Os fatores associados à prática de AF são variados, incluindo principalmente fatores socioeconômicos, demográficos, biológicos e fatores ambientais (Sallis, Prochaska & Taylor, 2000). Dentre esses fatores encontram-se as barreiras para prática, que são conceitualmente definidas como um conjunto de obstáculos pessoais e ambientais que, com base nas percepções individuais, impedem ou prejudicam a aderência à prática de AF (Baranowski & Jago, 2005).
Com o intuito de identificar e tentar contornar ou ao menos amenizar as barreiras para a prática de AF, na última década pesquisadores de diferentes partes do mundo têm realizado estudos (Santos, Hino, Reis & Rodriguez-añez, 2010; Kelishadi et al., 2010; Hammerschmidt, Tackett, Golzynski & Golzynski, 2011; Meyer, Sharkey, Patterson & Dean, 2013; Pawlowski, Thomsen, Schipperijn & Troelsen, 2014) para mensurar as barreiras, em especial durante a idade escolar. Dentre as principais barreiras apontadas pela literatura, encontram-se não ter companhia, ter preguiça, as condições climáticas, falta de local adequado para a prática, falta de tempo e preferir fazer outras coisas como o uso de dispositivos eletrônicos. Assim, estes estudos, fornecem subsídios para que sejam criadas propostas e programas que busquem solucionar estes entraves para a prática e consequentemente ocorra a engajamento de um número maior de pessoas na prática de AF.
Entretanto, em uma busca realizada nas principais bases de dados da área de saúde (PubMed, SciElo e Lilacs), não foram encontrados estudos sobre a frequência das barreiras para prática de AF em crianças no âmbito nacional. Em parte, pode estar relacionado a escassez de estudos de desenvolvimento e validação de instrumentos na faixa etária estudada, sendo que para tal finalidade, foi identificado apenas um instrumento validado (Engers, Bergmann & Silva, 2017).
Tal fato, pode ainda, estar relacionado à complexidade da coleta de dados com indivíduos nesta faixa etária. Sendo que, os estudos desenvolvidos com estes têm optado por coletas por Proxy-report, ou seja, as questões sobre os hábitos de vida da criança são respondidas pelos pais, mães, responsáveis, enfim pessoas do seu convívio diário (McMinn et al., 2009; Checon, Fonseca, Faria, Carletti & Molina, 2011; Kottyan, Kottyan, Edwards & Unaka, 2014).

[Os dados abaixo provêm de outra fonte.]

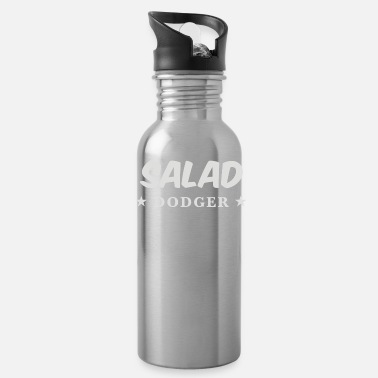Salad SALAD DODGER - Water Bottle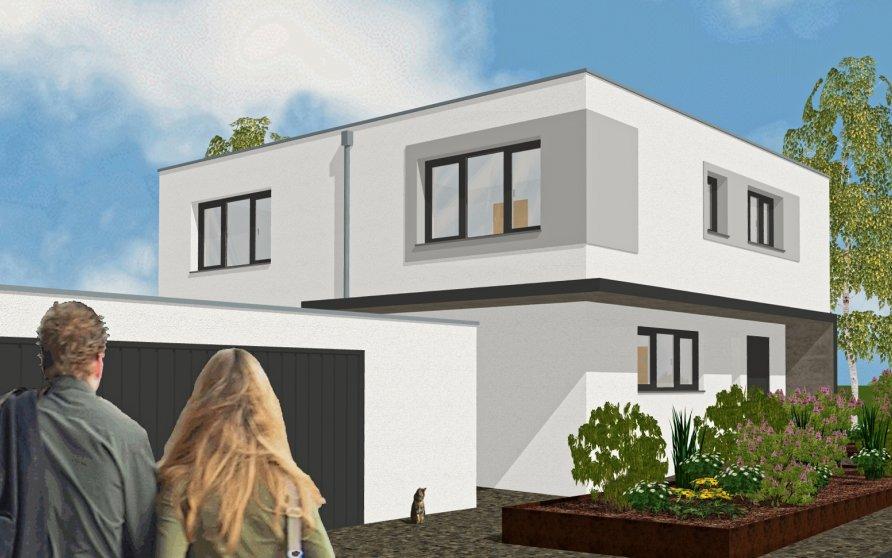 Neubau eines Einfamilienhauses in Wiesentheid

Contudo, esse procedimento de coleta de dados está sujeito à baixa devolutiva dos questionários enviados para resposta, o que pode levar ao viés de que aqueles que responderam são mais engajados e acabam percebendo menos barreiras (Kottyan et al., 2014). Nesse sentido, torna-se fundamental investigar se existe concordância na percepção de barreiras para a prática de AF de crianças entre pais/responsáveis e as próprias crianças. Assim, o objetivo do presente estudo foi analisar a concordância entre as respostas de crianças de 08 e 09 anos e de seus pais ou responsáveis, por Proxy-report, de um instrumento proposto com esta finalidade sobre barreiras para a prática de AF em crianças.
Metodologia
Trata-se de um estudo de caráter observacional, com delineamento transversal. Para o qual, foram utilizados dados secundários, coletados pelo macroprojeto “Validade e reprodutibilidade de um instrumento para identificar as barreiras para a prática de AF em crianças”. O projeto foi encaminhado para apreciação do Comitê de Ética em Pesquisas da Instituição dos pesquisadores e aprovado sob número de protocolo 1.109.092.

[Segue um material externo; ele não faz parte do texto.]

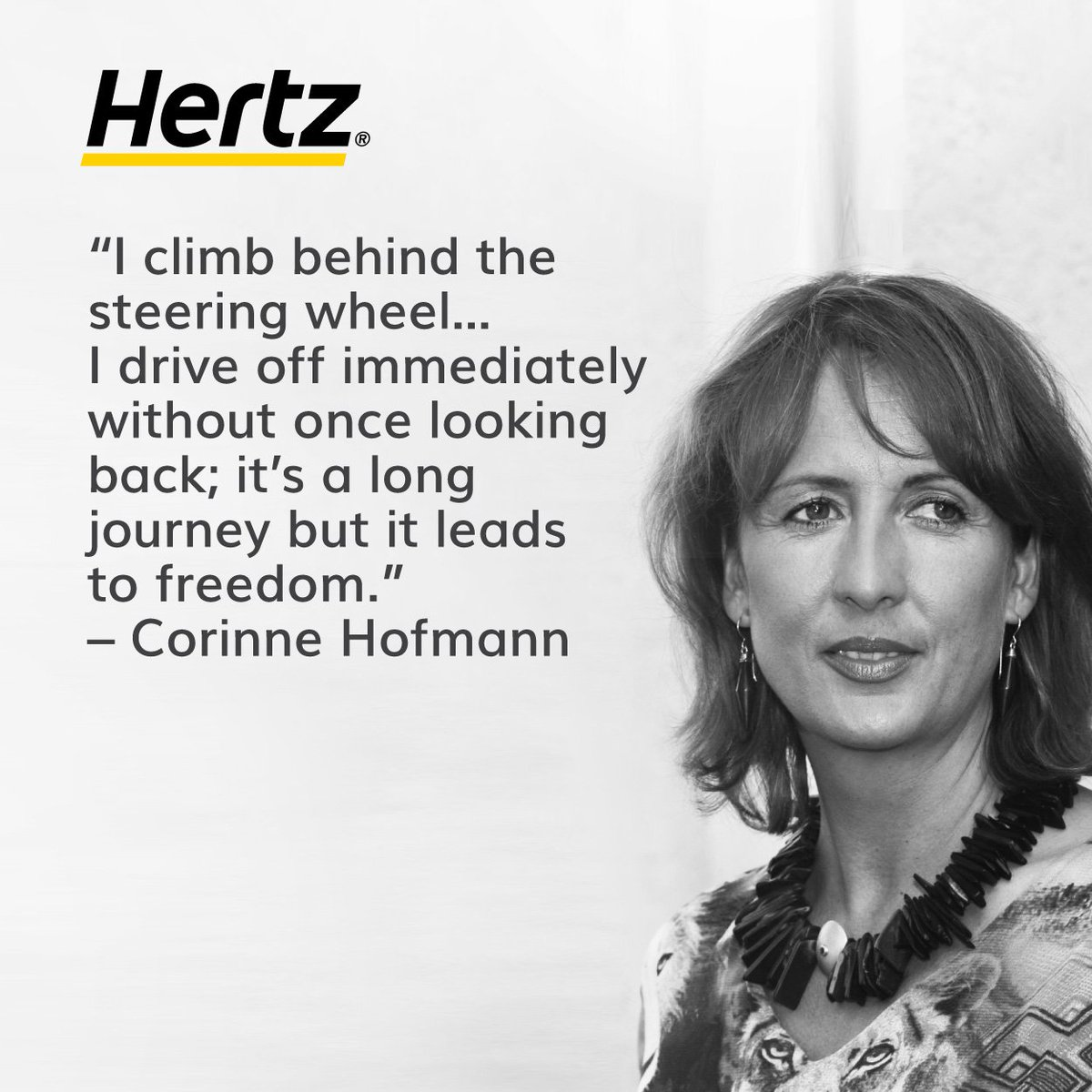 "test Twitter Media - ""I climb behind the steering wheel… I drive off immediately without once looking back; it's a long journey but it leads to freedom."" – Corinne Hofmann  https://t.co/AXf0IIWYgC  #Hertz #Travel #Wanderlust #Quote https://t.co/2Y4JaoWAhb"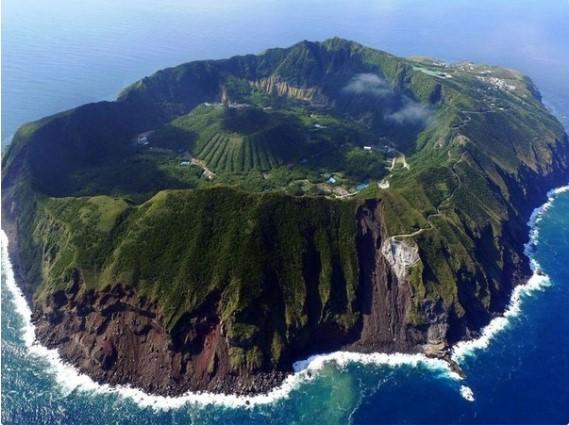 Aogashima Island - Japan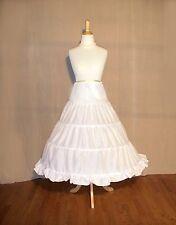 NEW SCA Wedding-Civil War-Victorian White Cotton 4 Ring HoopSkirt Not Plastic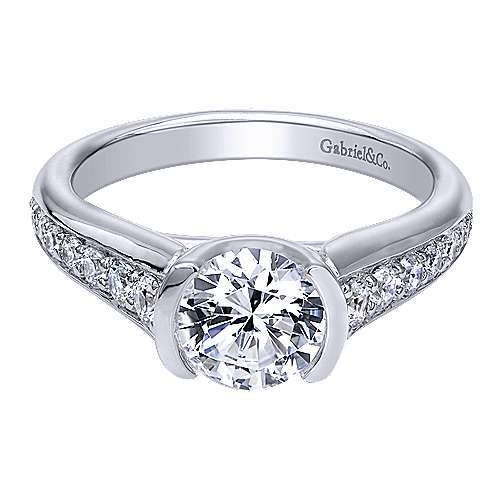 Gabriel - Layna 14k White Gold Round Straight Engagement Ring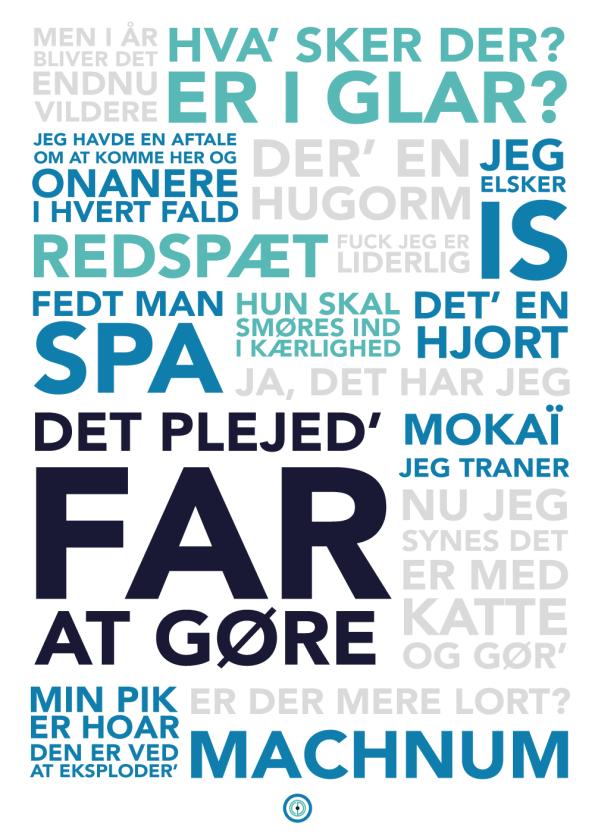 Dybvad citater på plakater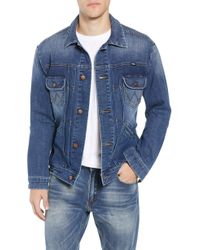 Wrangler - Heritage Pleated Denim Jacket - Lyst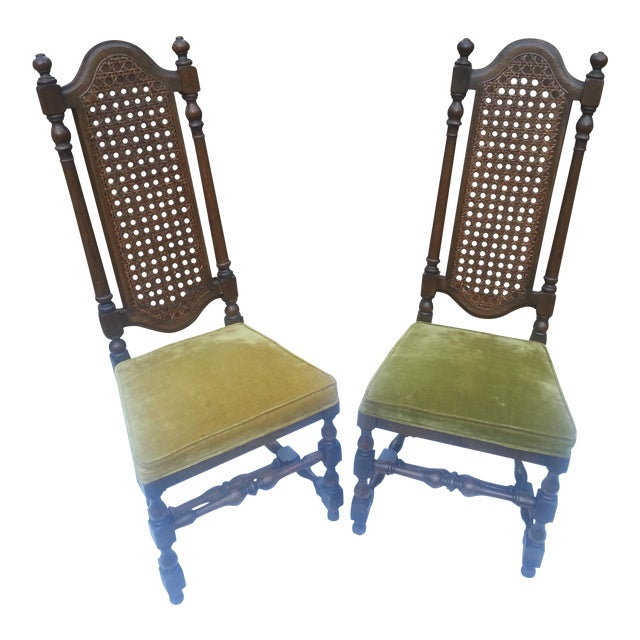 1929 Century Furniture Company Cane Chairs - A Pair For Sale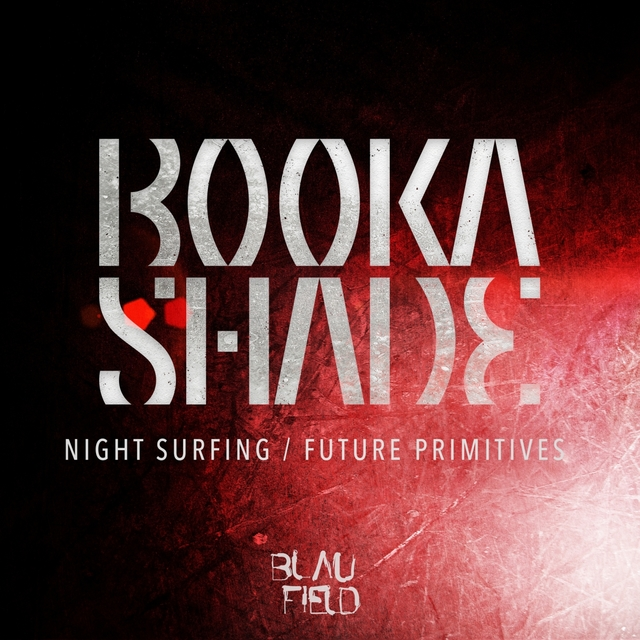 Couverture de Night Surfing / Future Primitives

A população foi composta por escolares de 08 a 09 anos do município de Uruguaiana/RS e seus pais ou responsáveis. A faixa de idade foi escolhida considerando que as crianças já estão alfabetizadas, tendo condições de discernimento das opções de respostas do questionário. O tamanho da amostra foi definido pelas “Regras do Polegar” (Hill & Hill, 2002) sendo necessário um número amostral mínimo de 40 casos. Foi acrescentado 10% para suprir possíveis perdas e recusas, chegando a um tamanho amostral de 44 crianças e pais ou responsáveis.
Participaram da primeira aplicação do instrumento (teste) 70 estudantes e seus pais/mães ou responsáveis. Entre as crianças, 42 (60%) eram do sexo feminino, 58 com nove anos de idade (82,9%) e 12 com oito anos (17,1%). Na etapa de reteste, 52 crianças responderam ao instrumento (89,6%).

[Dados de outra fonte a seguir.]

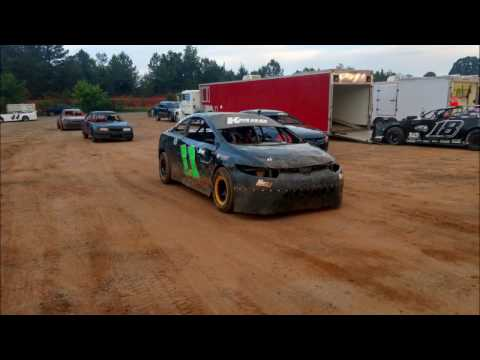 04-29-17 Jonathan Sarratt wins at Cherokee Speedway (FWD, Extreme 4 Class)
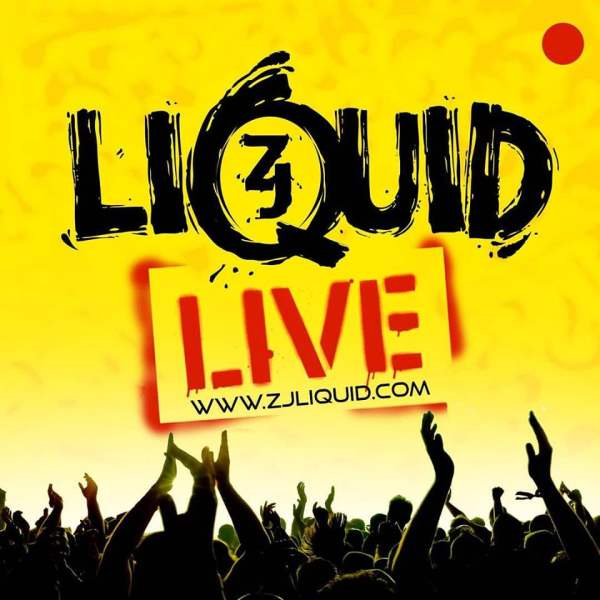 Zj Liquid Podcast & Mixtapes | Listen to Podcasts On Demand Free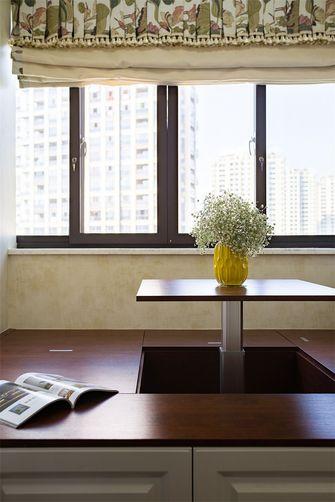130平米四室两厅美式风格阳台图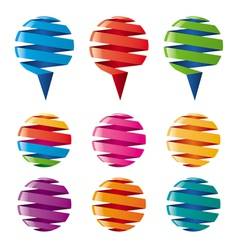 multicolored balloons twisted ribbons vector image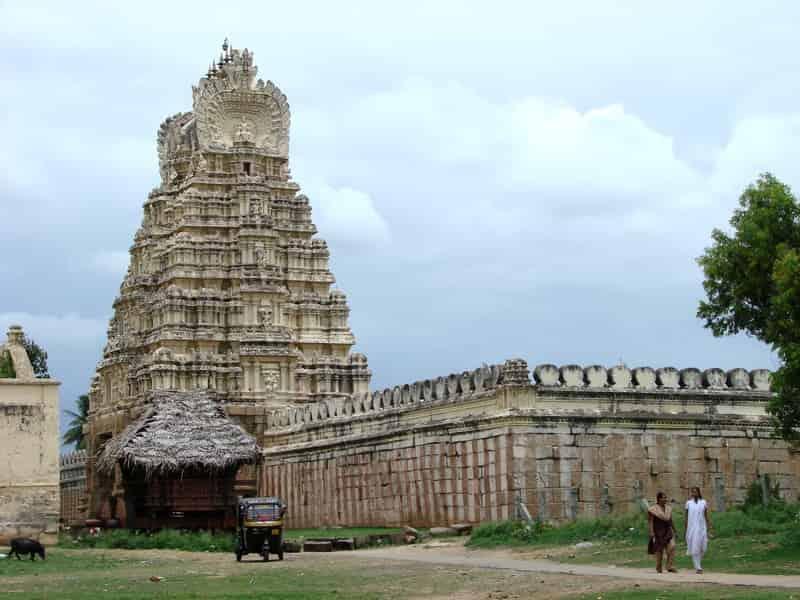 The Famous Sri Ranganathaswamy Temple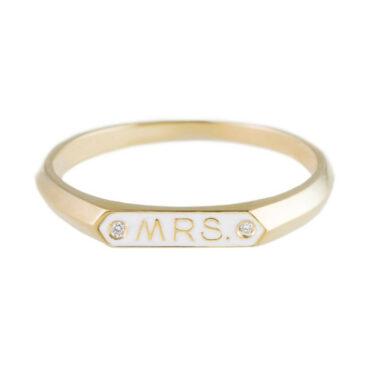 Nora Kogan, Diamond & Enamel 14ct Yellow Gold 'Mrs' Ring, Tomfoolery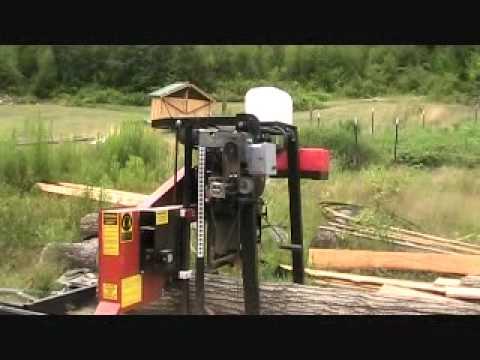 Timberking 1400 Features Avi Doovi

A amostra foi distribuída entre alunos de 3º e 4º ano do Ensino Fundamental, matriculados em duas escolas públicas da zona urbana do município de Uruguaiana/RS. A seleção das escolas e alunos pertencentes à mesma deu-se por sorteio. Foi feito um mapeamento de todas as escolas da zona urbana do município. As escolas públicas foram agrupadas de acordo com a localização, em dois grupos: centro e periferia. Posteriormente foi sorteada uma escola pública da região central e outra de uma região periférica. A razão para esta forma de seleção das escolas se justifica pela tentativa de incluir no estudo alunos oriundos das mais variadas regiões da cidade, apresentando pluralidade de sexo e condições socioeconômicas. Foram selecionadas duas turmas por escola, uma de 3º e a outra de 4º ano, com o intuito de contemplar todas as idades da faixa etária estudada. Todos os sorteios foram realizados no programa Microsoft Excel, a partir da enumeração dos itens (escolas e turmas) a serem sorteados, sendo então utilizada a função “número aleatório”.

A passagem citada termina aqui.